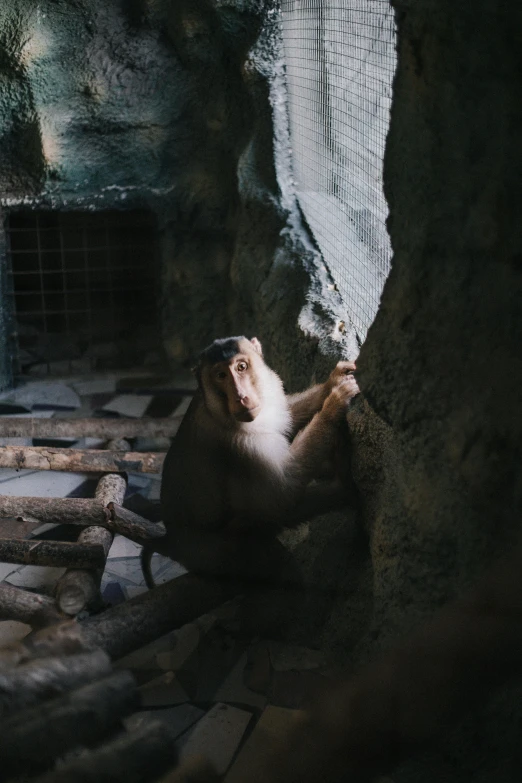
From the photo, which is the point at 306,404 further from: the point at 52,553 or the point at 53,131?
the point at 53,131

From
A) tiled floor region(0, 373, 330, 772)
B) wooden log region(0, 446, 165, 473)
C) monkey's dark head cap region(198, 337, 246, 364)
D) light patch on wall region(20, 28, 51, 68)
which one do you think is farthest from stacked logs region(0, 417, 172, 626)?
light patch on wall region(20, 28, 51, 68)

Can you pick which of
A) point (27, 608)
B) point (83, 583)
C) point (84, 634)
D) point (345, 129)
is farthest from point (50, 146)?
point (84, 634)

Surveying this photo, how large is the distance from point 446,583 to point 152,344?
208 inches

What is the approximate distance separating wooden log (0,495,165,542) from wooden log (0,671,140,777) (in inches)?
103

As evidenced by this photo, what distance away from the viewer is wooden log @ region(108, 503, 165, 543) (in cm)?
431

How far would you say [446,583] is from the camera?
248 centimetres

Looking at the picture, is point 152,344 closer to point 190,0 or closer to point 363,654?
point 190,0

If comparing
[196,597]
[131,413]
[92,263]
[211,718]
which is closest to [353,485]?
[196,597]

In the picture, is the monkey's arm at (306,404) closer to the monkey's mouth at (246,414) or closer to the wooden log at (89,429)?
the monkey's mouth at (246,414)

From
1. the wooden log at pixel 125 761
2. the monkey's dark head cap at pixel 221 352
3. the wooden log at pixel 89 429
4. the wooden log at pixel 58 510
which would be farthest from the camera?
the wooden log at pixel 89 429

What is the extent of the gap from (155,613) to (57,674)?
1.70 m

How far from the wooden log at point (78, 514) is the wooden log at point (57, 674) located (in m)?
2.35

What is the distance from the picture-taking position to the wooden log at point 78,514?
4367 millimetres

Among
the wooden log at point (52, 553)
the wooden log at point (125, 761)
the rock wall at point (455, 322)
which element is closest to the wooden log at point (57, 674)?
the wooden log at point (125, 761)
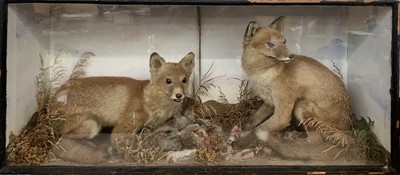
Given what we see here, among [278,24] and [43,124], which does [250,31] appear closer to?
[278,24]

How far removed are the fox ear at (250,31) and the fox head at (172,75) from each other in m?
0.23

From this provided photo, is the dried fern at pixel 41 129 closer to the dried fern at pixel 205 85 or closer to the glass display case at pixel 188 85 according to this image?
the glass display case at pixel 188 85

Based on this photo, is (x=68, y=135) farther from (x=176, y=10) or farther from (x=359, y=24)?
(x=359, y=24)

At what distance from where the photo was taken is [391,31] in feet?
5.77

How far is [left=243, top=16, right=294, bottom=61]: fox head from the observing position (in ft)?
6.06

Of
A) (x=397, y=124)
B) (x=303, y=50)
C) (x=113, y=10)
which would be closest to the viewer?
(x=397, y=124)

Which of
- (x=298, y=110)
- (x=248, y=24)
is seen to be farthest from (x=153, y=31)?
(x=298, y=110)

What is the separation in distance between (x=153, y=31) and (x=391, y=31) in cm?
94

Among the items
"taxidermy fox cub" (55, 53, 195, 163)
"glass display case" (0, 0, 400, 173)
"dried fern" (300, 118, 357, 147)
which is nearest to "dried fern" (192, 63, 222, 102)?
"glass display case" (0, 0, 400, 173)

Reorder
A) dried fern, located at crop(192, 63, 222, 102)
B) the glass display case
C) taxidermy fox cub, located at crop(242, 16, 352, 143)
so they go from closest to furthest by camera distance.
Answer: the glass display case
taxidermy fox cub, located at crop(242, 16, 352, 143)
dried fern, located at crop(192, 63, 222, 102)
************
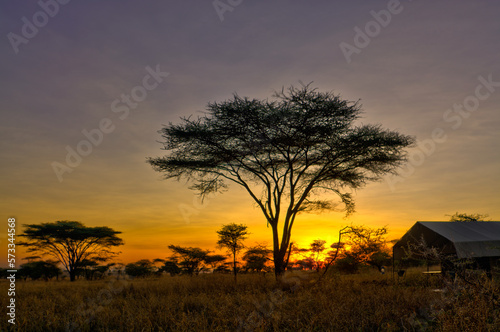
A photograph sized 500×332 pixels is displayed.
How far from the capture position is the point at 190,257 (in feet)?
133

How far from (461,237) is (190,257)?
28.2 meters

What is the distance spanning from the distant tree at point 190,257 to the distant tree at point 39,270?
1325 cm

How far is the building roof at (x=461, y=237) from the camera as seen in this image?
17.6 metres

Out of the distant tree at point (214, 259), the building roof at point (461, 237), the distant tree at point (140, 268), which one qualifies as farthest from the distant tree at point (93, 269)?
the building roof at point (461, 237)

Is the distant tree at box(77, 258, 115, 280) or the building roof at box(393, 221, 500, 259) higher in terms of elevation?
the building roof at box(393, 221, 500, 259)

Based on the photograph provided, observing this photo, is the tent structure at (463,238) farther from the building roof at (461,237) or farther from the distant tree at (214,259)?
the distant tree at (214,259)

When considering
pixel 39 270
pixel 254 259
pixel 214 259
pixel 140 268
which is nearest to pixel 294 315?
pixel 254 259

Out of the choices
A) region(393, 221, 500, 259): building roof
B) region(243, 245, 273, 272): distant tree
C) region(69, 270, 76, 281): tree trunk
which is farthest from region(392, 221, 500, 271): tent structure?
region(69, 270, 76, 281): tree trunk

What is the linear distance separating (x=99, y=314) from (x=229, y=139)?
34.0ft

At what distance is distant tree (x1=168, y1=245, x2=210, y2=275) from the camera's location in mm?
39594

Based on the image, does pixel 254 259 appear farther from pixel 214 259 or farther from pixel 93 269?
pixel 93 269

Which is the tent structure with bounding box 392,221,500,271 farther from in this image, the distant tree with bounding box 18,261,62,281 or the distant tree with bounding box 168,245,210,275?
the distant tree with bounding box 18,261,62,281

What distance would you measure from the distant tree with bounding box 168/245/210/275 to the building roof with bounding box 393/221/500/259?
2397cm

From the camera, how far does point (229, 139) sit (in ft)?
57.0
************
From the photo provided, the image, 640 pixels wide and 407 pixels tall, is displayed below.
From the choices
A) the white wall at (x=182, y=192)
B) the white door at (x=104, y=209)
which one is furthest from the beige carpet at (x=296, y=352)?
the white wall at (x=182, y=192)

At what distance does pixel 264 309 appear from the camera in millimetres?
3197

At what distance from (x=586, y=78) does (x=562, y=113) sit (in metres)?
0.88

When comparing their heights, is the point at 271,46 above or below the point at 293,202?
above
************
● WRITTEN PROBLEM:
Please gather every line from the rows above that contains the word "nearest".

● EXERCISE RESPONSE:
which is nearest to "dried fern" (192, 63, 222, 102)?
which is nearest to pixel 294 315?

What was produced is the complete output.